Ostern: Spritpreise treiben viele in die Züge

Mitten in den Feiertagen und angesichts hoher Spritkosten lassen zahlreiche Reisende das Auto stehen – das Schienennetz ächzt unter dem verstärkten Andrang.

heute 09:34 Uhr | 3 mal gelesen

Die Züge der Deutschen Bahn sind zu Ostern so gefragt wie selten. Bahnvorständin Evelyn Palla spricht von einer regelrechten Buchungswelle, wesentlich heftiger als erwartet. Kein Wunder eigentlich, wenn man die aktuellen Spritpreise bedenkt – einige Verkehrsträger jubeln da klammheimlich. Besonders Strecken zwischen Berlin und München, Köln und Frankfurt erleben regelhafte Engpässe. Eine frische Umfrage zeigt: Knapp 36 Prozent der Menschen ändern ihre Pläne wegen der Tankpreise – es wird also anders gereist, teils auch gar nicht mehr. Die Bahn reagiert innovativ (naja, eher pragmatisch): Mehr Züge nach Sylt, Sonderverbindungen in den Schwarzwald und direkt runter an den Bodensee. Sogar Italien ist jetzt noch schneller erreichbar – mit dem Launch eines Expresszugs direkt von München an die Adria.
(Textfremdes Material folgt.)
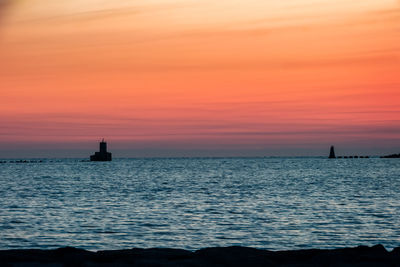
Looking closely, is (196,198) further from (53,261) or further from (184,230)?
(53,261)

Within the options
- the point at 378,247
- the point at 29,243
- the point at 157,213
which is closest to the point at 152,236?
the point at 29,243

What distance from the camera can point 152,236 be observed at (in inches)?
1019

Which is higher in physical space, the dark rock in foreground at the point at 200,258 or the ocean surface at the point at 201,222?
the dark rock in foreground at the point at 200,258

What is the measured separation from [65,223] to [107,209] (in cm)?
878

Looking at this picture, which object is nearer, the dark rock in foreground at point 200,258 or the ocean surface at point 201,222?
the dark rock in foreground at point 200,258

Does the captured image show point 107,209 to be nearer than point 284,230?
No

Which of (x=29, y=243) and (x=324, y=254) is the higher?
(x=324, y=254)

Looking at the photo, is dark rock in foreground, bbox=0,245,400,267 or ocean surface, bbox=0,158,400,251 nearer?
dark rock in foreground, bbox=0,245,400,267

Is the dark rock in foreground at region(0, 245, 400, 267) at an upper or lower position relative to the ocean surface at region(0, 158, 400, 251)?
upper

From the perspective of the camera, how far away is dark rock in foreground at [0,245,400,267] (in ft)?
36.9

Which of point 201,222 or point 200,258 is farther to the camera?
point 201,222

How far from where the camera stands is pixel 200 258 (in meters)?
11.7

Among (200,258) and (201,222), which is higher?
(200,258)

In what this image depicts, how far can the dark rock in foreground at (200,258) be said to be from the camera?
11242mm
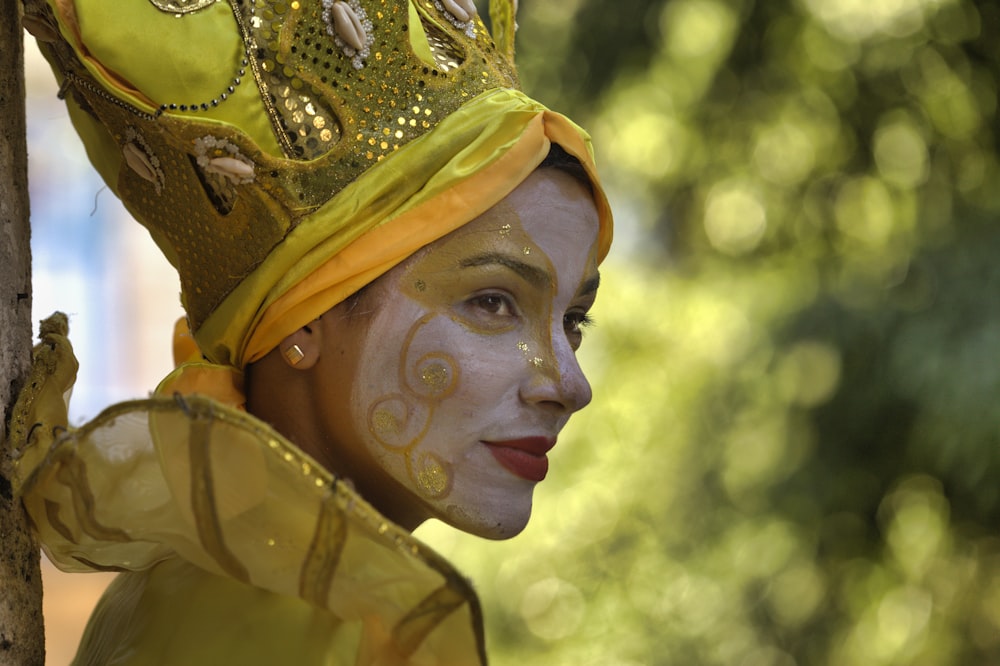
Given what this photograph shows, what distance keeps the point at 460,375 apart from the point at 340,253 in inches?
9.4

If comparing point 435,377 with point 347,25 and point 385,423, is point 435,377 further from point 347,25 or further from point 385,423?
point 347,25

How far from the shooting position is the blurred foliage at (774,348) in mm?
5262

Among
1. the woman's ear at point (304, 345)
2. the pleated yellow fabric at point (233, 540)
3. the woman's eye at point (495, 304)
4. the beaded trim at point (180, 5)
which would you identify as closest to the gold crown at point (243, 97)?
the beaded trim at point (180, 5)

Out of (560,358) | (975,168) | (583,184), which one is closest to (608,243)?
(583,184)

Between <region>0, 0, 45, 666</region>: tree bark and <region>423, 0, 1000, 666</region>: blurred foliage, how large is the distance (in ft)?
13.4

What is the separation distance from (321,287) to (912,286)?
4.18 meters

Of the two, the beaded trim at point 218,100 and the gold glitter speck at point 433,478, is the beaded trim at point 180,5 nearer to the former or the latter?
the beaded trim at point 218,100

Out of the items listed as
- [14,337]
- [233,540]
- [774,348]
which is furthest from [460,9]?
[774,348]

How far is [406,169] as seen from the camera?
67.2 inches

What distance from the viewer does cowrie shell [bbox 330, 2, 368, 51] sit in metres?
1.74

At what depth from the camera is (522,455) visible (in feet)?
5.60

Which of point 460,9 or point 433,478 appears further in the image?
point 460,9

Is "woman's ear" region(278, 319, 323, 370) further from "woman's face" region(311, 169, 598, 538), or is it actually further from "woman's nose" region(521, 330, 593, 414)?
"woman's nose" region(521, 330, 593, 414)

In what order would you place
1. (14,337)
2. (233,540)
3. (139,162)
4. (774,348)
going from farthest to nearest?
(774,348) → (139,162) → (14,337) → (233,540)
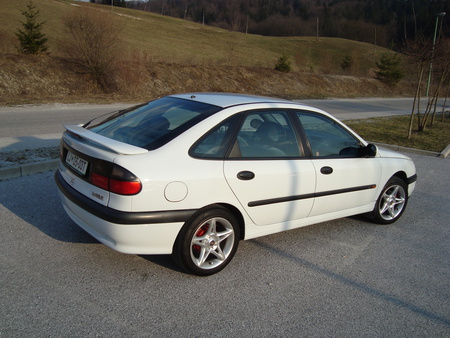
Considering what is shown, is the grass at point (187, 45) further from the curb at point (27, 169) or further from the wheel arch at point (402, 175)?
the wheel arch at point (402, 175)

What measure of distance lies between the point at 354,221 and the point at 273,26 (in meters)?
119

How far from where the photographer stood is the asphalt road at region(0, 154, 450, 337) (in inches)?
115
Trotzdem: Die Warnung bleibt, Hauptreisetage drohen zu platzen. Tipp am Rande: Wer flexibel ist und Feiertagsgedränge meiden kann, sollte auf Karsamstag oder Ostersonntag ausweichen. Man will ja nicht im Waggon stehen. Doch nicht alles läuft reibungslos – Baustellen und Ersatzbusse sorgen lokal für Frust, etwa im Südwesten.
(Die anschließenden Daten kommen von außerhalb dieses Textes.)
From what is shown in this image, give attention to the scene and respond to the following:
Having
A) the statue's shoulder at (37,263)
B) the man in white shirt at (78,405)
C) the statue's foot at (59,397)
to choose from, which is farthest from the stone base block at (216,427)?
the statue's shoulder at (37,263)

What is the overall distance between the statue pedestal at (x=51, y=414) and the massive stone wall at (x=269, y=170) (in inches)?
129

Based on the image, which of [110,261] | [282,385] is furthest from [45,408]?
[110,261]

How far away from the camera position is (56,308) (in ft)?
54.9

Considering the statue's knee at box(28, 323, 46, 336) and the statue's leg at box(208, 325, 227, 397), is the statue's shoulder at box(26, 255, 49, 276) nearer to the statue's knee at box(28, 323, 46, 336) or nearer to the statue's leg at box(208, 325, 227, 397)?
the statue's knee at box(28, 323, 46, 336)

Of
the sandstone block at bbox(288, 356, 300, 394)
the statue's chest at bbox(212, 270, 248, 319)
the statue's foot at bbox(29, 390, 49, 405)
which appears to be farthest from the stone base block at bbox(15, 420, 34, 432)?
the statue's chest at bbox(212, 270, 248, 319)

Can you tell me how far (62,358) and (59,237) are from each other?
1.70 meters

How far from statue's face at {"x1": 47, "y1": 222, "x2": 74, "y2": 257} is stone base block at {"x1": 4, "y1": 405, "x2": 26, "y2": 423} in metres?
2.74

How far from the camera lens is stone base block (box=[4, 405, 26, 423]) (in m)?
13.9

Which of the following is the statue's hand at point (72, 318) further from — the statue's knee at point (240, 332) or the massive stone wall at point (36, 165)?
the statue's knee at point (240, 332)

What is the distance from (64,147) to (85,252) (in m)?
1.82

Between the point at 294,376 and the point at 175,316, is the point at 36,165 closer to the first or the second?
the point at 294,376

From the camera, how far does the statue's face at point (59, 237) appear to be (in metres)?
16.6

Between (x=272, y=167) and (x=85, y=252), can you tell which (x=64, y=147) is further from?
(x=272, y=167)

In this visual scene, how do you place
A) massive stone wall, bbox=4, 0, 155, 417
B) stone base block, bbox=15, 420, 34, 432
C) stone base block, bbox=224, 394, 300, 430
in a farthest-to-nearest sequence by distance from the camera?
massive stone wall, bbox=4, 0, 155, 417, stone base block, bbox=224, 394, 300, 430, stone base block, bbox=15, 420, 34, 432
Das Osterwochenende steht für viele Deutsche dieses Jahr unter dem Zeichen der hohen Benzinpreise und veränderter Mobilität: Immer mehr Menschen wechselten auf die Schiene, was zu einer deutlichen Auslastung von Fernzügen führt – besonders auf beliebten Nord-Süd- sowie Ost-West-Trassen. Die Bahn setzt zusätzliche Züge sowie neue Direktverbindungen ein, etwa zum Bodensee oder erstmals als ÖBB-Railjet Richtung italienische Adria. Zeitgleich warnen Experten wegen anhaltender Baustellen und überfüllten Zügen: Wer flexibel plant, findet aber noch Lücken im Fahrplan. Laut Berichten aus der aktuellen Tagespresse sieht man, dass gerade die klimabewusste jüngere Generation und Familien mit Kindern verstärkt den Zug bevorzugen, auch weil Klimaanekdoten und Diskussionen um Energieversorgung angesichts der internationalen Krisen um den Iran und den Ölmarkt neue Fahrt aufgenommen haben. Laut „Tagesschau“ (1. April) werden die Spritpreise nun auch zunehmend zum Wahlkampfthema und sorgen für Streit unter Koalitionsparteien, insbesondere rund um das künftige 49-Euro-Ticket und weitere Subventionen des öffentlichen Nahverkehrs.